WORK INSTRUCTIONS —
In the records below, find the line containing "At what depth"; copy exactly that line and all lines after it to the end, and nothing else.

─── AVAILABLE DATA ───

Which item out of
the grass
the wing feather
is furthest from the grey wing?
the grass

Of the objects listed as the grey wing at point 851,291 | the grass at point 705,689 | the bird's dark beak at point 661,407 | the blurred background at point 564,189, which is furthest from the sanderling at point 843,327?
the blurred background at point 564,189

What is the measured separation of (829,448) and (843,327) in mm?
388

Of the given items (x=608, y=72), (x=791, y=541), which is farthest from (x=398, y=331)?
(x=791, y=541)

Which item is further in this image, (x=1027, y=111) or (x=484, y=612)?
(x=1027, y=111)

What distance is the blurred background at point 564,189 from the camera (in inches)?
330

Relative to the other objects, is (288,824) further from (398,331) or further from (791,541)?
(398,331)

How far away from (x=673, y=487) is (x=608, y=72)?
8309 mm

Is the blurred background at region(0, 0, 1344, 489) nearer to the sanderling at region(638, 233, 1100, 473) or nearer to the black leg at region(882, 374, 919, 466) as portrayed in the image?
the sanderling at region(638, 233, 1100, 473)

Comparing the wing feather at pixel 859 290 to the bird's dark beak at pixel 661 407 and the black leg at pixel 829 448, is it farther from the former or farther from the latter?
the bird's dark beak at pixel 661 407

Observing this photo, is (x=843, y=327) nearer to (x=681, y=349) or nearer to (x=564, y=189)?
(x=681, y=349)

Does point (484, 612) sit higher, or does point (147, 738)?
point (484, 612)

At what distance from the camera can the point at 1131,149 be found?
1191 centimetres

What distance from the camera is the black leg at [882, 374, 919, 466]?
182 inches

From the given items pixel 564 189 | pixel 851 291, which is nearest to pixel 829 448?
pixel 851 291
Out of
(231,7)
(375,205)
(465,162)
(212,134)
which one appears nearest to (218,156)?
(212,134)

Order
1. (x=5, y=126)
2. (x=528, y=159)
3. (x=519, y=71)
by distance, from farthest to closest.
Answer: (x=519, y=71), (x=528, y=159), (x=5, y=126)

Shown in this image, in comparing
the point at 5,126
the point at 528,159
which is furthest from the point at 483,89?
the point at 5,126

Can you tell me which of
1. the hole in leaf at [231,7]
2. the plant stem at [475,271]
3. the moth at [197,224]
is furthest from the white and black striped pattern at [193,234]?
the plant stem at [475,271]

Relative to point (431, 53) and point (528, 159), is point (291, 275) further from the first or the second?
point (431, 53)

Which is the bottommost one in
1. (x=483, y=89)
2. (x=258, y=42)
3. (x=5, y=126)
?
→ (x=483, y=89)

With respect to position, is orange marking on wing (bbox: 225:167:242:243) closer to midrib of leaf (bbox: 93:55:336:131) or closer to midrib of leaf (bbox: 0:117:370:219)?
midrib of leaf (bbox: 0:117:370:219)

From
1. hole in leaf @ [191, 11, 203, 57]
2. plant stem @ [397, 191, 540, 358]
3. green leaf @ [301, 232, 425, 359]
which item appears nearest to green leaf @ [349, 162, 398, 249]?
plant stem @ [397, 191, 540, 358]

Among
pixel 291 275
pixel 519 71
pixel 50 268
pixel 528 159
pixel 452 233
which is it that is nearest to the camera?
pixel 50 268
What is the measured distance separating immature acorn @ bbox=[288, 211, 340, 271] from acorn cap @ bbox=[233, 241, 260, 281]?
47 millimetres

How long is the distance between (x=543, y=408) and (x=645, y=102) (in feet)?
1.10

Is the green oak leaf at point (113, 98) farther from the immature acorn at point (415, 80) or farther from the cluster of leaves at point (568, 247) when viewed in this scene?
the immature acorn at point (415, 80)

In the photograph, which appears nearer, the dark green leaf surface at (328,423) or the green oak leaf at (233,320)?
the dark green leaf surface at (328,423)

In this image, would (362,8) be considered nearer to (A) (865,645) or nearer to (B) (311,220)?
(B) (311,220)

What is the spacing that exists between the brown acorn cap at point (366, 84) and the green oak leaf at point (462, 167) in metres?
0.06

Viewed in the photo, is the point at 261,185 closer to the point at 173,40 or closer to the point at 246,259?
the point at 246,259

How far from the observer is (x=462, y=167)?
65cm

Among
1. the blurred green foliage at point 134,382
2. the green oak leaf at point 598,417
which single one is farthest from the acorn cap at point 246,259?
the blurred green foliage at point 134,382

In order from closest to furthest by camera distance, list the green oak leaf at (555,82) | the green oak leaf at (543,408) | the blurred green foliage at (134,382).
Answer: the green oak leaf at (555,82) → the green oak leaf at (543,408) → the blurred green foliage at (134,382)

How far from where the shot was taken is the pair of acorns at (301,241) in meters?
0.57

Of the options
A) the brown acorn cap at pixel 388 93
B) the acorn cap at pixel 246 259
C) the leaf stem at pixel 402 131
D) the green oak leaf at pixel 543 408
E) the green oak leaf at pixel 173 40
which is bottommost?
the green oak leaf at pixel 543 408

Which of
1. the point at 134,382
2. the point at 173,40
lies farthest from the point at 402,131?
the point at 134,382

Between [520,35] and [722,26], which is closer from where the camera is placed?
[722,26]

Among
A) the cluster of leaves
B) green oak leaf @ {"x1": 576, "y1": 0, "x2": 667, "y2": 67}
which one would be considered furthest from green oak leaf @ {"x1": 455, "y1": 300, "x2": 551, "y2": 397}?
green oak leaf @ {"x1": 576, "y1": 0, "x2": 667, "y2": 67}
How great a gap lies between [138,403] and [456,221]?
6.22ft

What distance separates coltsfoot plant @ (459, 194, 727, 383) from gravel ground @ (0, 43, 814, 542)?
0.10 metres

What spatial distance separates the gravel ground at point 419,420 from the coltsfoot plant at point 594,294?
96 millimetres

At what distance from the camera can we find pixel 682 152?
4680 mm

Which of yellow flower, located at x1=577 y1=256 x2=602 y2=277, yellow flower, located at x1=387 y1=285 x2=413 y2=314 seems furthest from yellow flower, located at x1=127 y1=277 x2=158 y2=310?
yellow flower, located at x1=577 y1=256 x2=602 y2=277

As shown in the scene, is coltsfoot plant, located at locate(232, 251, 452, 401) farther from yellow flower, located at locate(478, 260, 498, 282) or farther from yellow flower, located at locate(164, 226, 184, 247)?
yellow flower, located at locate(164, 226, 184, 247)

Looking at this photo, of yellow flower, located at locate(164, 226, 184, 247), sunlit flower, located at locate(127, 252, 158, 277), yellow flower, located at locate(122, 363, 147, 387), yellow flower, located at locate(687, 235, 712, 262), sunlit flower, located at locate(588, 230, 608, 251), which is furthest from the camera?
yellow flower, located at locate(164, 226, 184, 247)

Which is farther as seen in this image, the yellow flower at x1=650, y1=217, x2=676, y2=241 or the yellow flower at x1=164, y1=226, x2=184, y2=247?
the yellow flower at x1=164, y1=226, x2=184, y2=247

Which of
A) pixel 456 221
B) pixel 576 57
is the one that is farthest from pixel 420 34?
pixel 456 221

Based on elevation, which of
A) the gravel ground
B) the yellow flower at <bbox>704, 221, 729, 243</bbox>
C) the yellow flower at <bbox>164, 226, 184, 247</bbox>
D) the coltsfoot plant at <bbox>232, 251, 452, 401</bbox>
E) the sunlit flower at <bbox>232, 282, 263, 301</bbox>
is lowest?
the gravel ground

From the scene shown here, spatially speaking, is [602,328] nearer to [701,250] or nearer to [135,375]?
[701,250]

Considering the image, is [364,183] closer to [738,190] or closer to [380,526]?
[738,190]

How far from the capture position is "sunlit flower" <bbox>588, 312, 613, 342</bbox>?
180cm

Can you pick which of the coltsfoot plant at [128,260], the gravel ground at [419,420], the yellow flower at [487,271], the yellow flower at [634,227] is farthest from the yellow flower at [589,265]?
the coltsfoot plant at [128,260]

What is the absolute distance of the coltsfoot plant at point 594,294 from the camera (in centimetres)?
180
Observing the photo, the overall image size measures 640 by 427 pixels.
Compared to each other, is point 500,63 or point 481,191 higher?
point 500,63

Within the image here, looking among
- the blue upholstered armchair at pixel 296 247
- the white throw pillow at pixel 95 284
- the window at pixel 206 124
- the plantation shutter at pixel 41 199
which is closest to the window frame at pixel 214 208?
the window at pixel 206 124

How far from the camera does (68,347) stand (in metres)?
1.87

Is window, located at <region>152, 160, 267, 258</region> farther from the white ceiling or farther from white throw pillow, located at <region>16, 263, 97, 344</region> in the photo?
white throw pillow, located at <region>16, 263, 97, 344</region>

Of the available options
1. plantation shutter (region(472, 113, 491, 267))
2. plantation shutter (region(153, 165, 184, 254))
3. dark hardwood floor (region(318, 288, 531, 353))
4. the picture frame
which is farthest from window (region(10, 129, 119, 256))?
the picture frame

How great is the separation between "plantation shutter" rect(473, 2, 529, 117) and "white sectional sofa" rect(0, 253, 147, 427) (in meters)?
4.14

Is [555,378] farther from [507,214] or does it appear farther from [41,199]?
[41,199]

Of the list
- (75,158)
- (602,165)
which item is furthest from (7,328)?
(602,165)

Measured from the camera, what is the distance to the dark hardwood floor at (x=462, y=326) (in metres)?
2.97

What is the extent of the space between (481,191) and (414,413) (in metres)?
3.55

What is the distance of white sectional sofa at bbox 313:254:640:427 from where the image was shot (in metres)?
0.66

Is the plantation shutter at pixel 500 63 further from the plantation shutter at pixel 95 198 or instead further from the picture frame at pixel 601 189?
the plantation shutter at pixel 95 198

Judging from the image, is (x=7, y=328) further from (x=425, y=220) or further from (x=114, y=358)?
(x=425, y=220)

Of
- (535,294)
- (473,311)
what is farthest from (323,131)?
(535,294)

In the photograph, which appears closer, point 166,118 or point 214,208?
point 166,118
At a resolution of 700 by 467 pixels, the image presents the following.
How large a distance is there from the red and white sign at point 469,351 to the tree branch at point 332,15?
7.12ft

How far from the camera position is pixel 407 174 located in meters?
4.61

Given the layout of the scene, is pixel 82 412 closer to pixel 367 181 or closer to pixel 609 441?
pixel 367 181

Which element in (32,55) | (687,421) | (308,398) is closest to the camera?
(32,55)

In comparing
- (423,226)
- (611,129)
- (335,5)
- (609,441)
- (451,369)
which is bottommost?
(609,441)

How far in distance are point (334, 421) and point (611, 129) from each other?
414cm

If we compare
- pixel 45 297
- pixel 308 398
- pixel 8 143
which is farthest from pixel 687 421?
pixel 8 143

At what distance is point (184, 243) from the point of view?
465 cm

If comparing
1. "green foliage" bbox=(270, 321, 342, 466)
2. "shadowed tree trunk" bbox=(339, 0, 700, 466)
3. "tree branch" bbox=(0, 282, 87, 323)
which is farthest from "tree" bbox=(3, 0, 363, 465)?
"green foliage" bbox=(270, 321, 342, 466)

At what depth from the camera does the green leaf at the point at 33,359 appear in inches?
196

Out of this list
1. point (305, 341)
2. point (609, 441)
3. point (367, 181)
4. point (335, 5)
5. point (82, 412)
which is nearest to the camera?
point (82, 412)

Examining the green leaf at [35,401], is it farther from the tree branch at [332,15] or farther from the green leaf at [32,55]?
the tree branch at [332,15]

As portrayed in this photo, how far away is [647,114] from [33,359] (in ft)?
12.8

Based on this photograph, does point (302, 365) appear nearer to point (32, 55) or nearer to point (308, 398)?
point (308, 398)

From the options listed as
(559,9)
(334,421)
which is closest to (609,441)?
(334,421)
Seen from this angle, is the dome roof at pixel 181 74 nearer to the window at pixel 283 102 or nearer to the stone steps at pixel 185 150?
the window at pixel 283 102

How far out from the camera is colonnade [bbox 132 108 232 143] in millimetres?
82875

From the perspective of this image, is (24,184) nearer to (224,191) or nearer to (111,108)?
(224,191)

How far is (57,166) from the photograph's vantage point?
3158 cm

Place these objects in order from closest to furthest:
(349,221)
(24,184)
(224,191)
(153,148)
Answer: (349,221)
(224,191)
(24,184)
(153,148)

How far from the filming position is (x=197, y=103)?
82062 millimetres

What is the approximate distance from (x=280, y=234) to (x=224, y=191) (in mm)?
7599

───

SOLVED EXERCISE —
At what depth from the camera does the green leaf at the point at 33,359 appear in inches?
196

Out of this list
1. point (305, 341)
2. point (609, 441)
3. point (367, 181)
4. point (335, 5)
5. point (82, 412)
which is nearest to the camera?
point (82, 412)

Examining the green leaf at [35,401], is it farther from the tree branch at [332,15] or farther from the green leaf at [32,55]?
the tree branch at [332,15]

As portrayed in this photo, how far away is [647,114] from [33,359] (in ft)?
12.8

Based on this photograph, does point (302, 365) appear nearer to point (32, 55) or nearer to point (308, 398)?
point (308, 398)

From the options listed as
(559,9)
(334,421)
which is closest to (609,441)?
(334,421)
Seen from this angle, is the dome roof at pixel 181 74 nearer to the window at pixel 283 102 or nearer to the stone steps at pixel 185 150?
the window at pixel 283 102

How far out from the camera is colonnade [bbox 132 108 232 143] in millimetres?
82875

From the perspective of this image, is (24,184) nearer to (224,191) or nearer to (111,108)?
(224,191)

How far is (57,166) from the photograph's vantage point?
3158 cm

Place these objects in order from closest to furthest:
(349,221)
(24,184)
(224,191)
(153,148)
Answer: (349,221)
(224,191)
(24,184)
(153,148)

How far from the filming position is (x=197, y=103)?
82062 millimetres

What is the approximate distance from (x=280, y=234) to (x=224, y=191) (in mm)?
7599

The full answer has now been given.